VICI is issuing 50 million shares of stock to underwriters Morgan Stanley, Citigroup, J.P. Morgan, and Goldman Sachs, and that those banks will purchase another 50 million shares through a series of forward sale agreements. The consortium of banks also has a 30-day window in which it can buy another 15 million shares of the casino landlord.
Shares of VICI are up 24.55 percent year-to-date, trailing the MSCI US Investable Market Real Estate 25/50 Index by about 520 basis points.
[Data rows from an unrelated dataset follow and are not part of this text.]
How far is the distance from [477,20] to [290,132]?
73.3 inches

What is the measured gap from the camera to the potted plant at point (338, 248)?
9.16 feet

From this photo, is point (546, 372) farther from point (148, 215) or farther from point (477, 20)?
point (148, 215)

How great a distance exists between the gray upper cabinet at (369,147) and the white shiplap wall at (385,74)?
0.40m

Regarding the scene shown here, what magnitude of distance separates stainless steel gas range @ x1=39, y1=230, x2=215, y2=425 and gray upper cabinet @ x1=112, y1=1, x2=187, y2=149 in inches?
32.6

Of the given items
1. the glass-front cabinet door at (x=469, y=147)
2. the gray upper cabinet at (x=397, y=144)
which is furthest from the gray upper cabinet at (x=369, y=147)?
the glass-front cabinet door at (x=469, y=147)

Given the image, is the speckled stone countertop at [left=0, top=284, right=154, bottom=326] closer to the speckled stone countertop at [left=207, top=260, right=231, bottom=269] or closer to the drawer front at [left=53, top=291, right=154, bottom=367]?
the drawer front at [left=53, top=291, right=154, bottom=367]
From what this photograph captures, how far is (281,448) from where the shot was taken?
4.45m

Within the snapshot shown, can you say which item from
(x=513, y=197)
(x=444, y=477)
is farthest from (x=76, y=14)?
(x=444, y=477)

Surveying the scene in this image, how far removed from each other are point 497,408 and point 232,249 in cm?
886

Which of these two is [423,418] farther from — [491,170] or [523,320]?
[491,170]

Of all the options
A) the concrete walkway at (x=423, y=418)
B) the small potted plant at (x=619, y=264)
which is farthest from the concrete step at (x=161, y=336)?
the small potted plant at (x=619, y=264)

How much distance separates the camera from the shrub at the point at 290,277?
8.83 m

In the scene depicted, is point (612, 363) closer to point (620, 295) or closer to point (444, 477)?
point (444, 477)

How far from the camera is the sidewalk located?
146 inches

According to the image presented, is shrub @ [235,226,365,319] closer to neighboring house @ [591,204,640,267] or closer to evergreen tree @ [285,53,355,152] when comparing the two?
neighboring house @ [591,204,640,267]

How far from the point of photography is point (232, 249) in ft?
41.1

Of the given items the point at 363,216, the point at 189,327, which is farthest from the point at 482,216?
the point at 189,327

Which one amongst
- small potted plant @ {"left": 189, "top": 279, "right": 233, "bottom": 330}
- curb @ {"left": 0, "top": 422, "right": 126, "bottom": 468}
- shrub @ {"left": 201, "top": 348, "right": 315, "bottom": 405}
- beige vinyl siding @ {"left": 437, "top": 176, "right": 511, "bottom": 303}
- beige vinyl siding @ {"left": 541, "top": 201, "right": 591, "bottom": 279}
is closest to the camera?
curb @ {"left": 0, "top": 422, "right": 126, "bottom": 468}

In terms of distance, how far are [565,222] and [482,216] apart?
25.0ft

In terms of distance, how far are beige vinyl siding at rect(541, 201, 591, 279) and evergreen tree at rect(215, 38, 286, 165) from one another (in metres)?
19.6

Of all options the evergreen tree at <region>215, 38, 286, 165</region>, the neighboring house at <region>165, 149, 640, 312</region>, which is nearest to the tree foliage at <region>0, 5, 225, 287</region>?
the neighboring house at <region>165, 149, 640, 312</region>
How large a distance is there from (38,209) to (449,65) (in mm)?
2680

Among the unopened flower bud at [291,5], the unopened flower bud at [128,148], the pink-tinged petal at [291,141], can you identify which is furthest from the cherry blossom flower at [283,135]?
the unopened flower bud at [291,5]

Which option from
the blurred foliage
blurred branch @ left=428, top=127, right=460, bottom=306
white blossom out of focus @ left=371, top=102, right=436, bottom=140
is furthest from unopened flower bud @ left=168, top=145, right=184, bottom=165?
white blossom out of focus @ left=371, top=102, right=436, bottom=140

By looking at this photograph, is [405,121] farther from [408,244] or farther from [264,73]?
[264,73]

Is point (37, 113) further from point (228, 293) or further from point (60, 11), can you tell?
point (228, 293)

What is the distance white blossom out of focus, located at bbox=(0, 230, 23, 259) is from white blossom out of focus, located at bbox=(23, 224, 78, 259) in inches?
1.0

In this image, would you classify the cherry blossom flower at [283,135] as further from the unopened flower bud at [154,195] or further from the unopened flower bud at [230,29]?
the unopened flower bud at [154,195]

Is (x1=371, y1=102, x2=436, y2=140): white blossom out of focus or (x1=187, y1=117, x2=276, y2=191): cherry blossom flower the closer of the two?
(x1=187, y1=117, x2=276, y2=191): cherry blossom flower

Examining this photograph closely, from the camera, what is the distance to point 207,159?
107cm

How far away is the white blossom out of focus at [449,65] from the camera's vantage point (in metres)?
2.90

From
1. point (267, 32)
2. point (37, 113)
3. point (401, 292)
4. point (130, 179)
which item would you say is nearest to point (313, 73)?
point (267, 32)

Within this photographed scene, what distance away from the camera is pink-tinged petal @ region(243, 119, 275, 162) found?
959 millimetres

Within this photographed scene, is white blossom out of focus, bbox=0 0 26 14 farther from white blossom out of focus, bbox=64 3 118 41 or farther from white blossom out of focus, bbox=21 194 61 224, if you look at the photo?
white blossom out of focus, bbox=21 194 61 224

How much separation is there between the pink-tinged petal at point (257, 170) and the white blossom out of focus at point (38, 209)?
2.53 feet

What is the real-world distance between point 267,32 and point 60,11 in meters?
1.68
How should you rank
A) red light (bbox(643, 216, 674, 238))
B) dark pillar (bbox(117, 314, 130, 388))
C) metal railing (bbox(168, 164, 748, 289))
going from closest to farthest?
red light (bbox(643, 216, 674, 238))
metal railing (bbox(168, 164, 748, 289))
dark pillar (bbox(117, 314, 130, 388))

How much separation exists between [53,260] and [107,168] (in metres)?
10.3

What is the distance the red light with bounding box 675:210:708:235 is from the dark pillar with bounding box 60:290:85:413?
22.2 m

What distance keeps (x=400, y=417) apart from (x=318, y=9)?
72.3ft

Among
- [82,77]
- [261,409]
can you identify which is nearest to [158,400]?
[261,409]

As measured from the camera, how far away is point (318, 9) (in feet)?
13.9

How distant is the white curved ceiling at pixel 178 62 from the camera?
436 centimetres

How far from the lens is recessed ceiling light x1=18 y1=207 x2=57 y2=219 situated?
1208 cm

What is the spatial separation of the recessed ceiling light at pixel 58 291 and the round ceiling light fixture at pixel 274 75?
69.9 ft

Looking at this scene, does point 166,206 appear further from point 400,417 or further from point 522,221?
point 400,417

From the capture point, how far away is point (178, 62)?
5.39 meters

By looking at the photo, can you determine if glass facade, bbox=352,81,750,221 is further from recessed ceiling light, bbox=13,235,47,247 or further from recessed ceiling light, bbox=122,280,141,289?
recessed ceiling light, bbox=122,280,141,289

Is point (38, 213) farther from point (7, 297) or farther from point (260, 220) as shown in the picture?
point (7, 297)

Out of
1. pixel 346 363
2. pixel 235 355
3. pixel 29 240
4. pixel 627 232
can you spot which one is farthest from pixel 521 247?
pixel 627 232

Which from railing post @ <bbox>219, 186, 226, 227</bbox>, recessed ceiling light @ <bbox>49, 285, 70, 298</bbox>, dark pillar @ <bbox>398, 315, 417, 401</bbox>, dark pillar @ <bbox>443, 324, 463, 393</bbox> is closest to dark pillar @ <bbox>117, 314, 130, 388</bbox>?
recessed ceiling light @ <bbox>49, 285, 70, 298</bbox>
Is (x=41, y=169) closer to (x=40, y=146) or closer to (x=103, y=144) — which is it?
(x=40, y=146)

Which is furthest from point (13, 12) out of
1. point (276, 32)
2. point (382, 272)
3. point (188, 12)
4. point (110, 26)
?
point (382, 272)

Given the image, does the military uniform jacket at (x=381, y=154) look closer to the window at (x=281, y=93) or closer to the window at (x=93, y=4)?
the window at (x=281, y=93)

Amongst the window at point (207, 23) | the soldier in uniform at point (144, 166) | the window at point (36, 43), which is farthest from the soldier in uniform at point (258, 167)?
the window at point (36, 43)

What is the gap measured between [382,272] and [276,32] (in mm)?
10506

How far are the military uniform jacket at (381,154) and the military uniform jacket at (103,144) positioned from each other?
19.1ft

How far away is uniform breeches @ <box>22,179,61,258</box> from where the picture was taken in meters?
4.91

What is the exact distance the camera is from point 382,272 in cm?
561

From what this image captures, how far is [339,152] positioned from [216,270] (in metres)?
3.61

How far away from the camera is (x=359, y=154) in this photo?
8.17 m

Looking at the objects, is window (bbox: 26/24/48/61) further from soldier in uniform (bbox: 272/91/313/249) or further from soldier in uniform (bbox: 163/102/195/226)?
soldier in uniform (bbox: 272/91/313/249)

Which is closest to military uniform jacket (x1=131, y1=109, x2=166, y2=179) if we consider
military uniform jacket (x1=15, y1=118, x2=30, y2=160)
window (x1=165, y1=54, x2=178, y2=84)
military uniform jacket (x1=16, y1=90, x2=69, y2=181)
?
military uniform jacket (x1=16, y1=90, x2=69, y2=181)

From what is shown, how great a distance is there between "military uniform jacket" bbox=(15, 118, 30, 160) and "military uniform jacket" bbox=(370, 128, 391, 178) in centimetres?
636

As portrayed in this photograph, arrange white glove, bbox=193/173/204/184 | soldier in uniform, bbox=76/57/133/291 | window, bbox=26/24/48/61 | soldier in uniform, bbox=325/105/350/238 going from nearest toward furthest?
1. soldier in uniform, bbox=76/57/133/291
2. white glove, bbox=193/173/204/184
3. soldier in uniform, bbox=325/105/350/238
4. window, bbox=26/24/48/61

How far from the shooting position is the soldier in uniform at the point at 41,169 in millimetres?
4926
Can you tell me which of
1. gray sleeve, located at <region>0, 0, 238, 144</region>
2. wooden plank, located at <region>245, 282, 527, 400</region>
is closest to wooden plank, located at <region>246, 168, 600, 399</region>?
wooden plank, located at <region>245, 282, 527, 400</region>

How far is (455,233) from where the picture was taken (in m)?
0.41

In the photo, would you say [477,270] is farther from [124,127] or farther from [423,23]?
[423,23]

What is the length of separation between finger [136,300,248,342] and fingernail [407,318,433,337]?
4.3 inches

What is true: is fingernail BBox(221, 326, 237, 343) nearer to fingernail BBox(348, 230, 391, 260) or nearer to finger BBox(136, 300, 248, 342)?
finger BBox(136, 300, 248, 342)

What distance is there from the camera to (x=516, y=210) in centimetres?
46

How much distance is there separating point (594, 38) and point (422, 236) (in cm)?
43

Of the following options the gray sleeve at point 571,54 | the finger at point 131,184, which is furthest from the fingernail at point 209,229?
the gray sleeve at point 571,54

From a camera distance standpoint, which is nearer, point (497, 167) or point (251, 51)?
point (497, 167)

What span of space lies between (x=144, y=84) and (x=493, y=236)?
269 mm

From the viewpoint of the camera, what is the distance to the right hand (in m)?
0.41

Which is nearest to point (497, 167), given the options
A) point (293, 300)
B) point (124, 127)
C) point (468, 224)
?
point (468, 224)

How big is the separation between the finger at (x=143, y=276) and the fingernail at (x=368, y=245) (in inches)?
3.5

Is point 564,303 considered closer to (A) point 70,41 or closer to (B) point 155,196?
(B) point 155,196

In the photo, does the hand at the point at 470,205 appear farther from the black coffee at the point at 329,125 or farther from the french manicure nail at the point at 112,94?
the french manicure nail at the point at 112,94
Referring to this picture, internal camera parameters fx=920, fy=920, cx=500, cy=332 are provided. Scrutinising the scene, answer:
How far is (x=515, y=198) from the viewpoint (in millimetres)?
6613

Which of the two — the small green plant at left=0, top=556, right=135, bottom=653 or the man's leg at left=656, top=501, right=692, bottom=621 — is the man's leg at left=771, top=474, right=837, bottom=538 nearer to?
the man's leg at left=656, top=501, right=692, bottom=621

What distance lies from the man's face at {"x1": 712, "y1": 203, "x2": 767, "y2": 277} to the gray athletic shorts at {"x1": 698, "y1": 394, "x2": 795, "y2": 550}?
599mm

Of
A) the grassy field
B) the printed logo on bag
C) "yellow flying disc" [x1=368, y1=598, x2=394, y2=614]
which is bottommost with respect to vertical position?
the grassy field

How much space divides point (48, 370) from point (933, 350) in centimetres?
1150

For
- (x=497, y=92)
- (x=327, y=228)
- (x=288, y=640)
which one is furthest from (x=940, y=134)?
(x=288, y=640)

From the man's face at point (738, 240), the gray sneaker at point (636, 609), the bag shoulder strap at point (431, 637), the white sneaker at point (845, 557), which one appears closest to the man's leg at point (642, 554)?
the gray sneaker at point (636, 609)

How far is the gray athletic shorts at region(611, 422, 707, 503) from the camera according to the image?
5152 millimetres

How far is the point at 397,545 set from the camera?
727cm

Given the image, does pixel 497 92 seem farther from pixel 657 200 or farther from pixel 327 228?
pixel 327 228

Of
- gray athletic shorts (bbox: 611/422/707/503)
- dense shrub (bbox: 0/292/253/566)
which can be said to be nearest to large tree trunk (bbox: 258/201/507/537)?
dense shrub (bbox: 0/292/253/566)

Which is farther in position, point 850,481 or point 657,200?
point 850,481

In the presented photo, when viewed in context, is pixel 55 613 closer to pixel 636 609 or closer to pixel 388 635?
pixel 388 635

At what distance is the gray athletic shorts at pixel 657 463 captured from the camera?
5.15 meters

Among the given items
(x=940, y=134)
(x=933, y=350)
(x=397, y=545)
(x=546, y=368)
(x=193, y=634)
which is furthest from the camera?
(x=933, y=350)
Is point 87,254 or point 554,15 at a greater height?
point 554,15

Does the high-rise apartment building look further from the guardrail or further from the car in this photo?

VICI Raising Cash for Good Causes
Of the initial 100 million shares being sold, VICI is receiving proceeds on half that amount. Assuming a sale price of $30 per share – not far from where the stock currently resides — the REIT would raise $1.5 billion in gross proceeds, and it has good uses for that capital.
VICI expects to use the net proceeds from the sale of shares of our common stock and expected cash proceeds received upon full physical settlement of the forward sale agreements to pay down current indebtedness and for a portion of the purchase price of the previously announced acquisition of the Venetian,” said the company in a statement.
In March, the real estate company partnered with private equity firm Apollo Global Management (NYSE:APO) to acquire Venetian, Palazzo and Sands Expo and Convention Center from Las Vegas Sands (NYSE:LVS) for $6.25 billion. VICI is shelling out $4 billion for the property assets.
At the end of the second quarter, the REIT had $7.07 billion in debt and liabilities of $7.48 billion, according to Dow Jones data.
VICI Stock Still Has Catalysts
While VICI is predictably sagging on news of the share sale, it’s still a catalyst-rich name among real estate equities.
Last month, the gaming landlord said it’s acquiring rival MGM Growth Properties for $17.2 billion in stock. The transaction created the largest owner of Las Vegas Strip casino real estate. VICI is taking on $5.7 billion in MGP debt in that deal. When the acquisition is completed, the buyer will have an enterprise value of $45 billion.
VICI currently owns the property assets of 28 gaming venues with its tenant roster, including Caesars Entertainment, Century Casinos, and Penn National Gaming, among others.